Alex met Michael’s gaze across the room and, seeing him nod imperceptibly, he uttered three words to shatter Kyle’s world. “He’s not human.”

“Look, I understand you’re exhausted after everything that’s happened – ”

“Alex’s not telling you wrong,” Isobel said from the living room, startling them both. She nodded her acknowledgment at Alex. “We’re not human.”

Kyle gaped at her, then Alex, Michael, and back. Pointing at Alex, he said, “I expect a damn good explanation after this.” He sat back in the chair and gloved up.

Alex took the opposite side of the bed, propping up against some of the pillows. He settled Michael against his thigh, letting his hand run through his curls.

Kyle watched as the colors spun and danced from Alex’s hands to Michael’s skin and back. He exhaled, squaring his shoulders. “Well, that’s new.” He injected more local anesthetic into Michael’s arm before manipulating the broken bones again and Michael whimpered in pain, his muscles tensing beneath Alex’s hand.

On instinct, Alex reached out and thought, Breathe, Michael.

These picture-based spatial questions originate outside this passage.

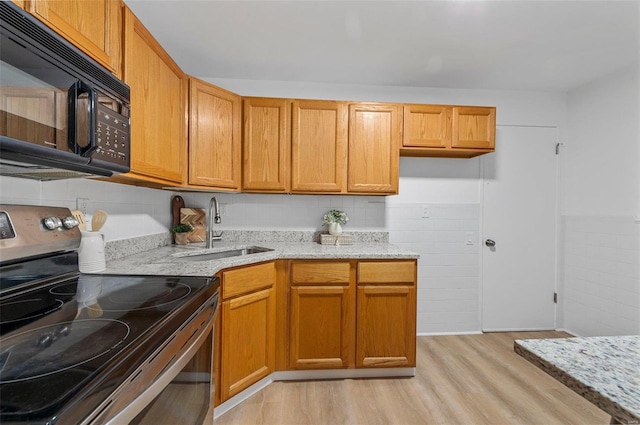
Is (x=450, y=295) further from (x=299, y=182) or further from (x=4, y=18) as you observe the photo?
(x=4, y=18)

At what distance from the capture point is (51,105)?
34.4 inches

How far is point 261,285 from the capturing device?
6.51ft

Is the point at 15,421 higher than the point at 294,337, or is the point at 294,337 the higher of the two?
the point at 15,421

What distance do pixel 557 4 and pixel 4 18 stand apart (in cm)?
244

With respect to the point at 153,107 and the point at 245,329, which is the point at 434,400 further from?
the point at 153,107

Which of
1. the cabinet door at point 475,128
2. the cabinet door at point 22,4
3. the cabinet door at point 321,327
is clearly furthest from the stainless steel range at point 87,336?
the cabinet door at point 475,128

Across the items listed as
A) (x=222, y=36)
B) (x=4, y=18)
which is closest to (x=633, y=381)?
(x=4, y=18)

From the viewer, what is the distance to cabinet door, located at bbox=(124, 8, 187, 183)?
142 centimetres

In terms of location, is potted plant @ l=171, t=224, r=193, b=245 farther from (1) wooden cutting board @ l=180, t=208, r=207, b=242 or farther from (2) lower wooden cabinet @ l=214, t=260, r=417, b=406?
(2) lower wooden cabinet @ l=214, t=260, r=417, b=406

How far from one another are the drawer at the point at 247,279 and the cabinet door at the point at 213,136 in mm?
697

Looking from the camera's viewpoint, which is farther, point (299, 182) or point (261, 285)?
point (299, 182)

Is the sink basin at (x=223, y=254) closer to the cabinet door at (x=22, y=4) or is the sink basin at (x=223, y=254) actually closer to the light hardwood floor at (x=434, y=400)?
the light hardwood floor at (x=434, y=400)

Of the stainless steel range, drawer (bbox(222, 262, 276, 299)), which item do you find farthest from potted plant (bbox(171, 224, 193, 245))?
the stainless steel range

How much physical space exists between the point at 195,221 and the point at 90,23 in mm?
1640
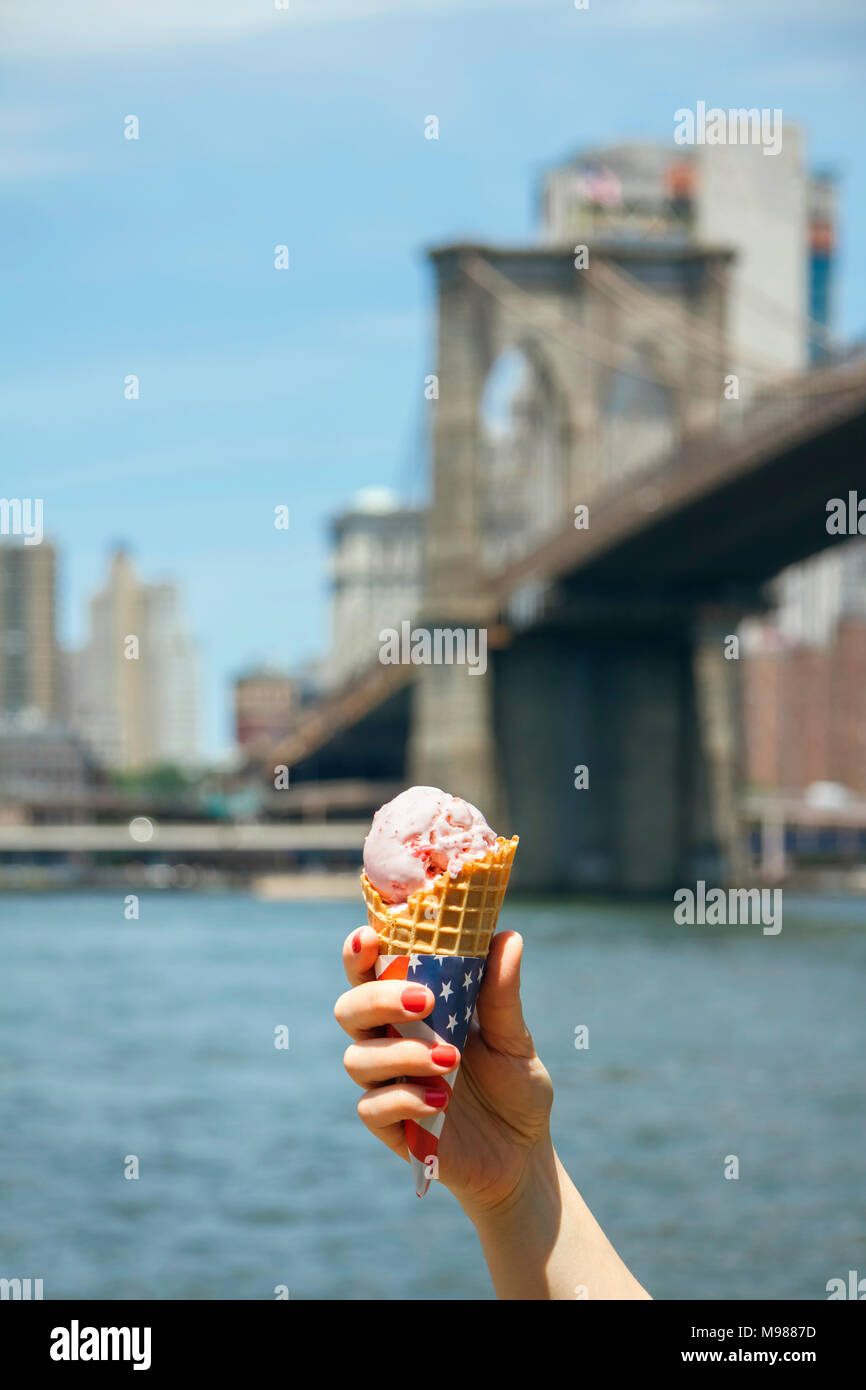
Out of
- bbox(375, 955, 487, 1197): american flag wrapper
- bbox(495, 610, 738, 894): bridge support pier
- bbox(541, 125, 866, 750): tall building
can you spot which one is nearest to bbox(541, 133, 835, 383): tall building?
bbox(541, 125, 866, 750): tall building

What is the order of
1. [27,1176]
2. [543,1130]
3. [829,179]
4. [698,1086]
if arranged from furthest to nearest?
[829,179]
[698,1086]
[27,1176]
[543,1130]

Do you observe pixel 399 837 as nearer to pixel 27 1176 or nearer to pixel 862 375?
pixel 27 1176

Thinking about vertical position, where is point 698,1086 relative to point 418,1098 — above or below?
below

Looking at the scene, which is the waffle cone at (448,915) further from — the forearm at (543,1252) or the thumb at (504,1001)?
the forearm at (543,1252)

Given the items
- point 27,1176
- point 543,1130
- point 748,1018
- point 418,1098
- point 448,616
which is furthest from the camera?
point 448,616

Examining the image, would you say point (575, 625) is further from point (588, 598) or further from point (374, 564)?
point (374, 564)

Michael’s eyes snapped open, shocked and searching. What? How can you – ?

Alex clasped his hand and squeezed tightly. A night in the desert, when our positions were reversed. Remember?

Confusion gave way to dawning realization. Oh. Michael smiled, a fragile little thing. That explains a lot.

Yeah, Alex agreed, it kind of does.

Kyle continued his work, oblivious to the conversation they were having.

Michael tried to glance over, another spasm of pain wracking his body, but Alex pulled him back.

Don’t look, he thought. Just look at me.

A sense of calm descended over Michael, over them both. Okay.

The rest of the world fell away as Alex held Michael there – body, mind, and soul.

Notes:

This is my first foray into this fandom but I've had this idea kicking around for a bit. Thankfully the quarantine has given me some time to work on it.